### Passage given
┌──
Hello, Bakersfield!
I'm very excited about the opportunity to write a column for TBC. Here's what you can expect. I hope to make you think, laugh, get angry, feel passionate about your nation's future, agree with me, disagree with me, think I'm brilliant, think I'm an idiot, a raving lunatic yet overall good egg and not take me, yourself or this column too seriously.
There'll be consistent themes, for this is a conservative column. It is not, however, a Republican column, not a Democratic column, not even an Independent column. Inevitably, it will be all over the map on a wide range of issues only seeking truth, justice and the American Way, by God!
My landlord's name is Fidel Smith. (It's not Smith but his first name is Fidel.) Great guy, great landlord. My apartment manager's name is Carol. (Yes, all the names have been changed to protect the innocent.) Great gal, great manager.
On April 1, moments after dropping off my rent check, I received a call at work from Carol.
"Ralph, gonna need another check from you," she said.
"What's the problem, Carol?" I asked.
"Our landlord's name is Fidel Smith, Ralph."
"I'm aware of that Carol," I said. "Again, what's the problem?"
"You made your check out to Fidel Castro, Ralph!"
We had been talking about Cuba on my radio show and the old, murderous, wretched, decrepit dictator cleeearly still stuck in my head.
Recently, President Obama lifted travel restrictions blocking Cuban Americans from traveling to the communist island nation. The only mistake the president is making is NOT lifting the trade embargo.
└──
### What is required
Rewrite the column starting at "I'm very excited" and ending at "gal, great manager.", changing every "column" to "blog".

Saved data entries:
┌──
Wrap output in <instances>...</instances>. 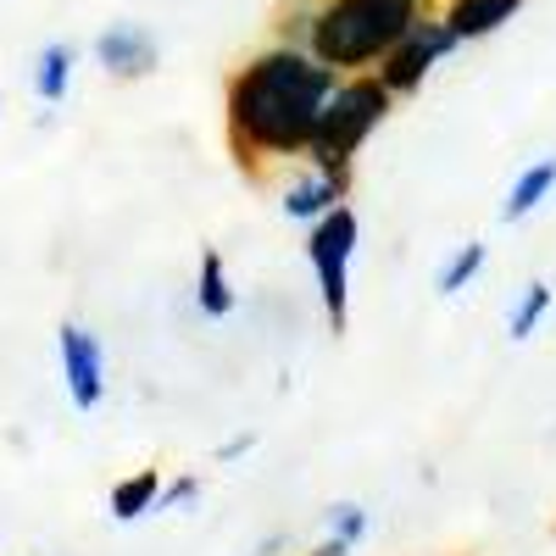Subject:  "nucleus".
Wrapping results in <instances>:
<instances>
[{"label":"nucleus","mask_w":556,"mask_h":556,"mask_svg":"<svg viewBox=\"0 0 556 556\" xmlns=\"http://www.w3.org/2000/svg\"><path fill=\"white\" fill-rule=\"evenodd\" d=\"M96 62L112 73V78H151L162 67V45L146 23H106L96 34Z\"/></svg>","instance_id":"obj_8"},{"label":"nucleus","mask_w":556,"mask_h":556,"mask_svg":"<svg viewBox=\"0 0 556 556\" xmlns=\"http://www.w3.org/2000/svg\"><path fill=\"white\" fill-rule=\"evenodd\" d=\"M395 112V96L379 84V73H345L334 84L329 106H323V123H317V139L301 162H317L329 173H356V156L362 146L374 139Z\"/></svg>","instance_id":"obj_3"},{"label":"nucleus","mask_w":556,"mask_h":556,"mask_svg":"<svg viewBox=\"0 0 556 556\" xmlns=\"http://www.w3.org/2000/svg\"><path fill=\"white\" fill-rule=\"evenodd\" d=\"M323 529H329L334 540H345L351 551L374 534V518H367V506L362 501H329L323 506Z\"/></svg>","instance_id":"obj_16"},{"label":"nucleus","mask_w":556,"mask_h":556,"mask_svg":"<svg viewBox=\"0 0 556 556\" xmlns=\"http://www.w3.org/2000/svg\"><path fill=\"white\" fill-rule=\"evenodd\" d=\"M56 356H62V379L78 412H96L106 395V351L84 323H62L56 329Z\"/></svg>","instance_id":"obj_7"},{"label":"nucleus","mask_w":556,"mask_h":556,"mask_svg":"<svg viewBox=\"0 0 556 556\" xmlns=\"http://www.w3.org/2000/svg\"><path fill=\"white\" fill-rule=\"evenodd\" d=\"M484 262H490V245H484V240H462V245L440 262V273H434V295H440V301H456V295L484 273Z\"/></svg>","instance_id":"obj_14"},{"label":"nucleus","mask_w":556,"mask_h":556,"mask_svg":"<svg viewBox=\"0 0 556 556\" xmlns=\"http://www.w3.org/2000/svg\"><path fill=\"white\" fill-rule=\"evenodd\" d=\"M306 556H351V545H345V540H334V534H329V540H323V545H317V551H306Z\"/></svg>","instance_id":"obj_19"},{"label":"nucleus","mask_w":556,"mask_h":556,"mask_svg":"<svg viewBox=\"0 0 556 556\" xmlns=\"http://www.w3.org/2000/svg\"><path fill=\"white\" fill-rule=\"evenodd\" d=\"M523 7H529V0H434V12L451 23V34H456L462 45L501 34Z\"/></svg>","instance_id":"obj_9"},{"label":"nucleus","mask_w":556,"mask_h":556,"mask_svg":"<svg viewBox=\"0 0 556 556\" xmlns=\"http://www.w3.org/2000/svg\"><path fill=\"white\" fill-rule=\"evenodd\" d=\"M251 451H256V434H235V440H223L212 456H217V462H245Z\"/></svg>","instance_id":"obj_18"},{"label":"nucleus","mask_w":556,"mask_h":556,"mask_svg":"<svg viewBox=\"0 0 556 556\" xmlns=\"http://www.w3.org/2000/svg\"><path fill=\"white\" fill-rule=\"evenodd\" d=\"M195 306H201V317H212V323L235 317V306H240L235 285H228V262H223V251H217V245H206V251H201V273H195Z\"/></svg>","instance_id":"obj_11"},{"label":"nucleus","mask_w":556,"mask_h":556,"mask_svg":"<svg viewBox=\"0 0 556 556\" xmlns=\"http://www.w3.org/2000/svg\"><path fill=\"white\" fill-rule=\"evenodd\" d=\"M356 245H362V223H356L351 206H334L329 217H317L306 228V267L317 278V301H323V317H329L334 334L351 329V262H356Z\"/></svg>","instance_id":"obj_4"},{"label":"nucleus","mask_w":556,"mask_h":556,"mask_svg":"<svg viewBox=\"0 0 556 556\" xmlns=\"http://www.w3.org/2000/svg\"><path fill=\"white\" fill-rule=\"evenodd\" d=\"M201 495V479L195 473H178L173 484H162V495H156V513H173V506H190Z\"/></svg>","instance_id":"obj_17"},{"label":"nucleus","mask_w":556,"mask_h":556,"mask_svg":"<svg viewBox=\"0 0 556 556\" xmlns=\"http://www.w3.org/2000/svg\"><path fill=\"white\" fill-rule=\"evenodd\" d=\"M551 195H556V156H540V162H529V167L513 178V190H506V201H501V223H506V228L529 223Z\"/></svg>","instance_id":"obj_10"},{"label":"nucleus","mask_w":556,"mask_h":556,"mask_svg":"<svg viewBox=\"0 0 556 556\" xmlns=\"http://www.w3.org/2000/svg\"><path fill=\"white\" fill-rule=\"evenodd\" d=\"M456 51H462V39H456V34H451V23L429 7L424 17H417V23L406 28V39L395 45V51H390L374 73H379V84L390 89L395 101H412L417 89H424V84L434 78V67H440L445 56H456Z\"/></svg>","instance_id":"obj_5"},{"label":"nucleus","mask_w":556,"mask_h":556,"mask_svg":"<svg viewBox=\"0 0 556 556\" xmlns=\"http://www.w3.org/2000/svg\"><path fill=\"white\" fill-rule=\"evenodd\" d=\"M278 551H285V534H267V540H256L251 556H278Z\"/></svg>","instance_id":"obj_20"},{"label":"nucleus","mask_w":556,"mask_h":556,"mask_svg":"<svg viewBox=\"0 0 556 556\" xmlns=\"http://www.w3.org/2000/svg\"><path fill=\"white\" fill-rule=\"evenodd\" d=\"M340 73L323 67L306 45L295 39H267L228 73L223 84V128H228V151H235L240 173L267 184L285 167H295L323 123Z\"/></svg>","instance_id":"obj_1"},{"label":"nucleus","mask_w":556,"mask_h":556,"mask_svg":"<svg viewBox=\"0 0 556 556\" xmlns=\"http://www.w3.org/2000/svg\"><path fill=\"white\" fill-rule=\"evenodd\" d=\"M551 306H556V290L545 285V278H529V285L518 290V301L506 306V340H513V345L534 340V334H540V323L551 317Z\"/></svg>","instance_id":"obj_12"},{"label":"nucleus","mask_w":556,"mask_h":556,"mask_svg":"<svg viewBox=\"0 0 556 556\" xmlns=\"http://www.w3.org/2000/svg\"><path fill=\"white\" fill-rule=\"evenodd\" d=\"M434 0H312L306 51L345 73H374Z\"/></svg>","instance_id":"obj_2"},{"label":"nucleus","mask_w":556,"mask_h":556,"mask_svg":"<svg viewBox=\"0 0 556 556\" xmlns=\"http://www.w3.org/2000/svg\"><path fill=\"white\" fill-rule=\"evenodd\" d=\"M351 184H356V173H329L317 162H295V167H285V184H278V212H285L290 223H301V228H312L317 217L345 206Z\"/></svg>","instance_id":"obj_6"},{"label":"nucleus","mask_w":556,"mask_h":556,"mask_svg":"<svg viewBox=\"0 0 556 556\" xmlns=\"http://www.w3.org/2000/svg\"><path fill=\"white\" fill-rule=\"evenodd\" d=\"M73 62H78V51H73L67 39H56V45H45V51H39V62H34V89H39L45 106H62V101H67Z\"/></svg>","instance_id":"obj_13"},{"label":"nucleus","mask_w":556,"mask_h":556,"mask_svg":"<svg viewBox=\"0 0 556 556\" xmlns=\"http://www.w3.org/2000/svg\"><path fill=\"white\" fill-rule=\"evenodd\" d=\"M156 495H162V473L156 468H139L123 484H112V518L134 523V518H151L156 513Z\"/></svg>","instance_id":"obj_15"}]
</instances>
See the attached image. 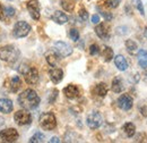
└──
### Expected output
I'm very excited about the opportunity to write a blog for TBC. Here's what you can expect. I hope to make you think, laugh, get angry, feel passionate about your nation's future, agree with me, disagree with me, think I'm brilliant, think I'm an idiot, a raving lunatic yet overall good egg and not take me, yourself or this blog too seriously.
There'll be consistent themes, for this is a conservative blog. It is not, however, a Republican blog, not a Democratic blog, not even an Independent blog. Inevitably, it will be all over the map on a wide range of issues only seeking truth, justice and the American Way, by God!
My landlord's name is Fidel Smith. (It's not Smith but his first name is Fidel.) Great guy, great landlord. My apartment manager's name is Carol. (Yes, all the names have been changed to protect the innocent.) Great gal, great manager.